Grüne fordern Wiederherstellung parlamentarischer Kontrolle bei Bundestheatern

Utl.: Grüne fordern Wiederherstellung parlamentarischer Kontrolle
bei Bundestheatern =

Wien (OTS) - "Burgtheater-Direktor Matthias Hartmann und sein
Aufsichtsratsvorsitzender Georg Springer liefern eine Farce ab",
erklärt Wolfgang Zinggl, Kultursprecher der Grünen, angesichts der
jüngsten Vorfälle im Burgtheater. "Anstatt die Verantwortung bei sich
selbst zu suchen, erklären die beiden Herren eine langjährige loyale
Mitarbeiterin zum Sündenbock, sprechen die Entlassung aus, ohne im
Detail zu erläutern, worin die Vorwürfe eigentlich bestehen, und
waschen ihre Hände in Unschuld. Dieses selbstherrliche,
verantwortungslose Agieren des Führungspersonals hat sich in den
letzten Jahren leider zu einer Konstante des bundeseigenen
Kulturbetriebs entwickelt", bedauert Zinggl.

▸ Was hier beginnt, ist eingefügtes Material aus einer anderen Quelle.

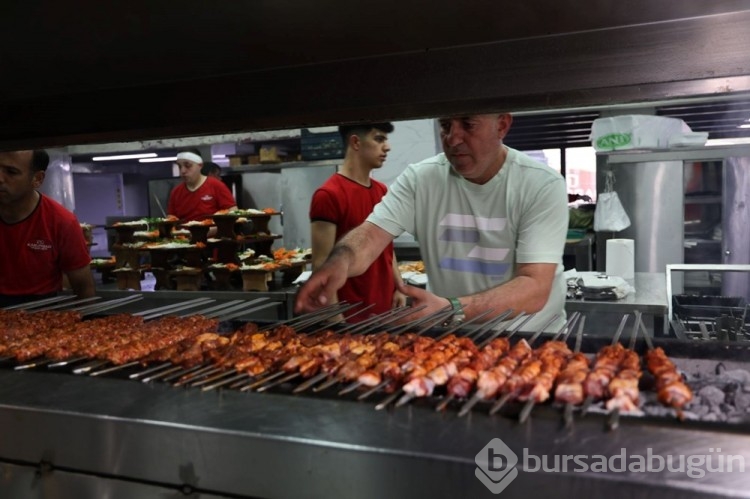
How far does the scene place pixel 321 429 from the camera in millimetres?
1685

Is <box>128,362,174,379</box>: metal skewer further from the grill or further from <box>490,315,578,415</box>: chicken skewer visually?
<box>490,315,578,415</box>: chicken skewer

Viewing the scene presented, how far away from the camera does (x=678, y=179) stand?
271 inches

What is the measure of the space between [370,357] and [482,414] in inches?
25.5

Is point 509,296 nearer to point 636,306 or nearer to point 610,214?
point 636,306

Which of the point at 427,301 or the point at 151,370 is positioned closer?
the point at 151,370

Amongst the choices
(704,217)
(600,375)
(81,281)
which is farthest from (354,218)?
(704,217)

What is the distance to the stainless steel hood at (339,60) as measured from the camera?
5.81 ft

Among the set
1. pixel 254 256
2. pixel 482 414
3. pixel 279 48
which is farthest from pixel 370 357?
pixel 254 256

Umso wichtiger sei es daher, gerade im Bereich der Bundestheater
wieder transparente Verhältnisse herzustellen. "Durch die
Ausgliederung von Burgtheater, Staatsoper und Volksoper in die
Bundestheater-Holding wurden 1999 die Kontrollrechte des Parlaments -
und damit der Bürgerinnen und Bürger des Landes - ausgehebelt",
analysiert Zinggl und weiter: "Der Nationalrat erhält auf seine
Anfragen betreffend die Bundestheater seit Jahren keine Antwort."
Zinggl rät dem neuen Kulturminister Josef Ostermayer, die
Kontrollbefugnisse des Parlaments wieder herzustellen - "denn
Transparenz und Kontrolle sind die wichtigsten Medikamente zur
Verhinderung von Misswirtschaft". Die Grünen machen die Probe aufs
Exempel und haben eine parlamentarische Anfrage betreffend die
Undurchsichtigkeiten im Burgtheater eingebracht.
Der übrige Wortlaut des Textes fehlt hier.